Viktor se calma petit à petit et me prit finalement sur ses genoux, je rougis et je compris que c'était le seul moyen qu'il avait trouvé pour que je daigne lever les yeux vers lui. Il m'indiqua que je ne devais surtout pas réagir et faire ce que j'avais prévu. Il me fit comprendre que je devais absolument contrôler Goran et l'empêcher de ne faire quelque chose que nous pourrions, tous, très amèrement, regretter. Je hochai la tête, j'allais lui obéir, c'était certainement la meilleure des choses à faire, sauf si Goran en décidait autrement, je changerai certainement de tactique.
_ Si jamais les choses venaient à mal tourner pour le petit garçon, je t'avertirai. Dit-il à mon oreille avant de révéler l'endroit où mon petit frère d'adoption est séquestré.

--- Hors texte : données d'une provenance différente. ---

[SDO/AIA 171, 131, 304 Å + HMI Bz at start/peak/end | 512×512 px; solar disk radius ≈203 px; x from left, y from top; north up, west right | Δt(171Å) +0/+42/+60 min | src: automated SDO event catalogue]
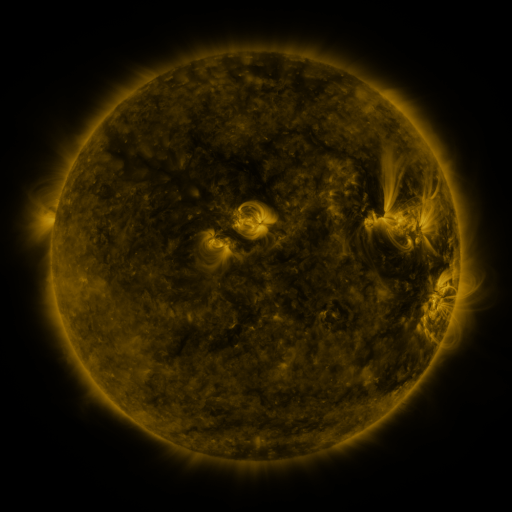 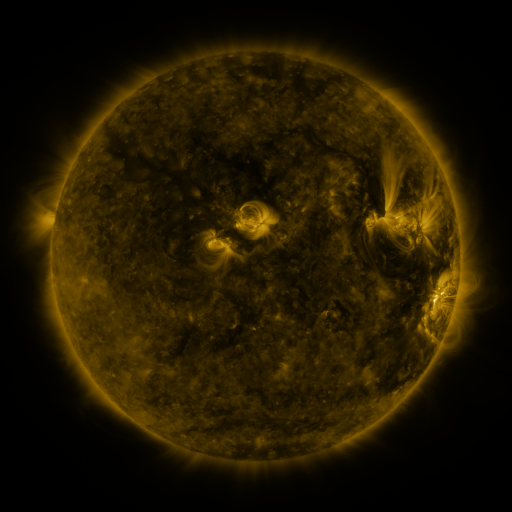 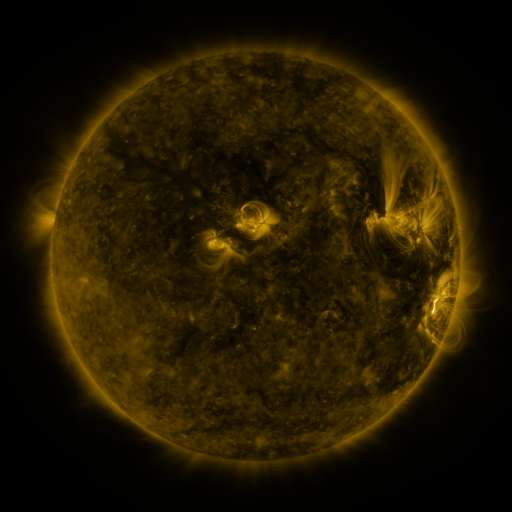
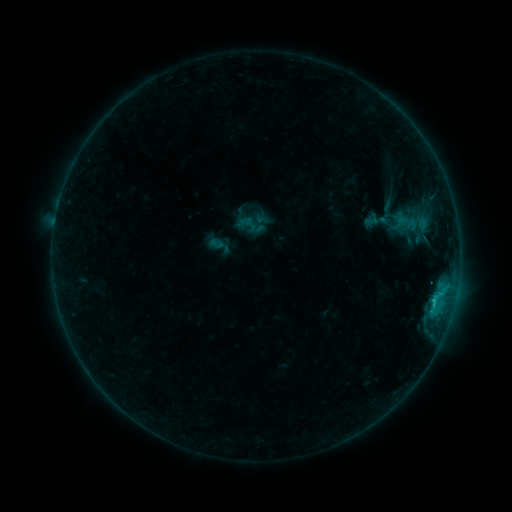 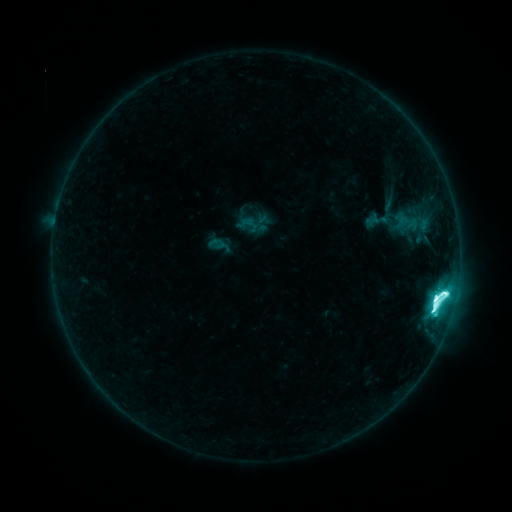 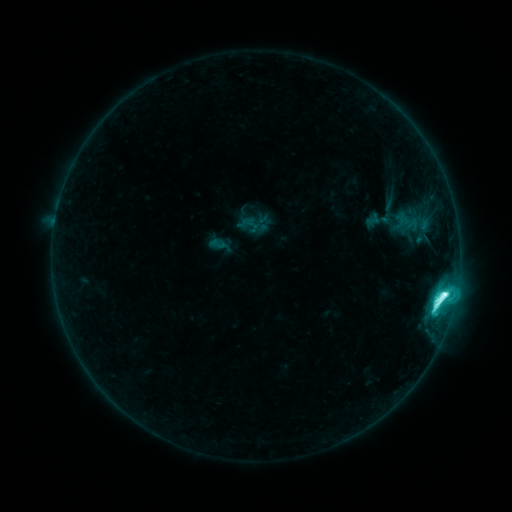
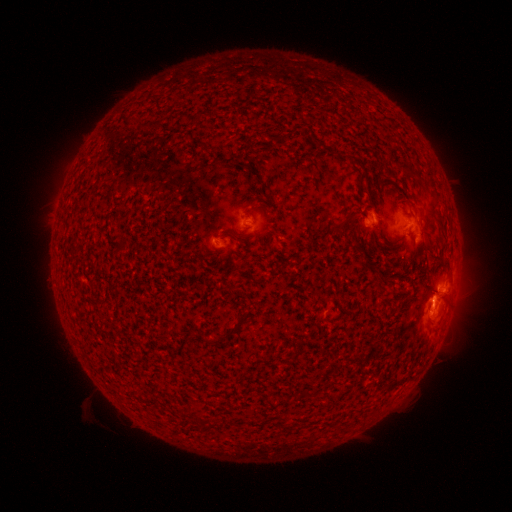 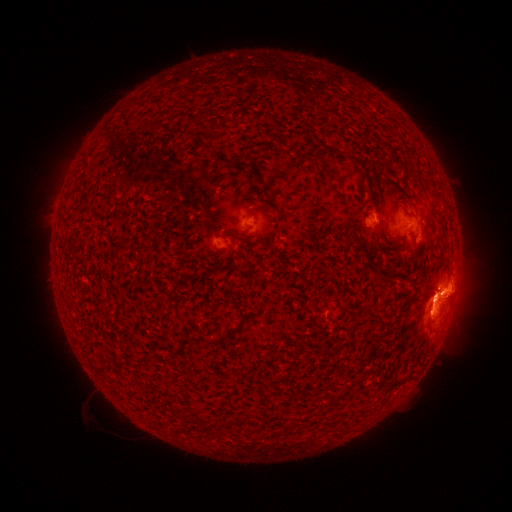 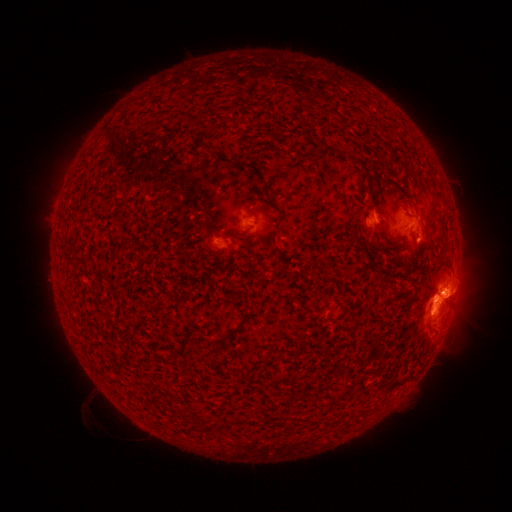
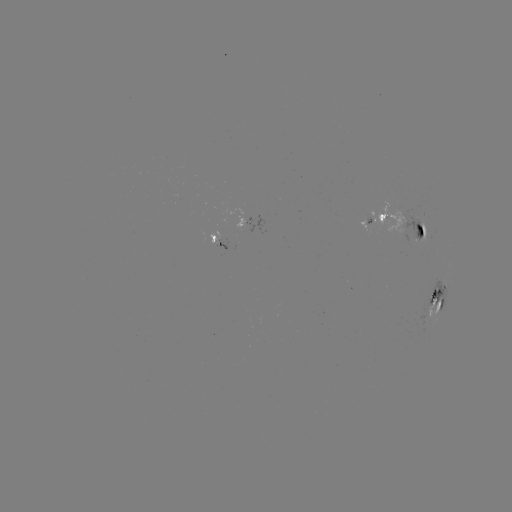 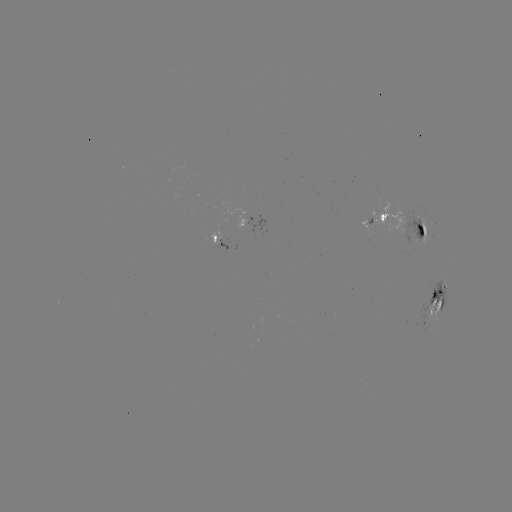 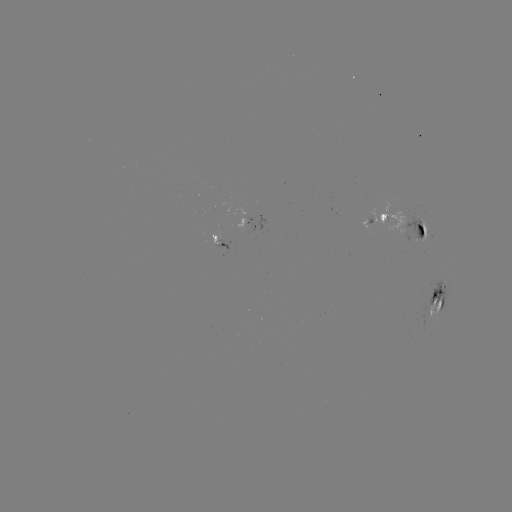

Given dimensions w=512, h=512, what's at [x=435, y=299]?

Cela se trouve en plein milieu du château, et il est impossible d'y accéder sans croiser personne. Je me doutais bien que Viktor ne m'indiquait pas l'endroit pour me narguer, il voulait me faire passer un message, j'aurais très certainement une occasion prochaine de tenter quelque chose sans compromettre la sécurité d'une tierce personne. Il ne m'en dit cependant pas plus et m'indiqua qu'il allait me raccompagner jusqu'à la sortie la plus sure. Je le remerciai et il me mit debout en se levant lui-même. Je dis au revoir à ma sœur que nous croisâmes à la bibliothèque et suivis Viktor dans le souterrain. Nous n'avions croisé personne sur notre route et je me doutais bien que l'aîné avait fait en sorte que tout le monde soit dehors au moment de notre passage. Devant la porte il se figea et après une légère hésitation me serra contre lui en me murmurant d'être très prudente. Il m'embrassa sur le front et me laissa partir.
oOo
Je compris ce matin ce à quoi Viktor faisait allusion, lorsque je vis l'annonce d'un tournoi d'armes dans le château de Markus lui-même, placardée sur un des panneaux de la place publique. Je devinais qu'il s'agissait là d'un moyen de recruter pour leur armée mais également de tenter les rebelles que nous sommes de prouver qu'ils ont une certaine valeur. Malheureusement je ne fus pas la seule à la voir et Goran m'annonça rapidement qu'il comptait s'y rendre pour aller chercher son frère. J'essayai en vint de le convaincre de ne pas y aller, il m'ignora.
Je n'ai pas le choix, il faut impérativement que j'empêche Goran d'agir de façon inconsidérée. Je comptais m'y rendre en cachette et profiter de l'inattention des vampires pour aller chercher Zán et repartir sans attirer l'attention mais il faut que je me rende à l'évidence, ce plan est compromis. Je vais devoir participer au tournoi tout en surveillant mon frère adoptif. Les vampires nous ont tendu un piège habile et mortel, piège vers lequel je me rends, de mon plein gré.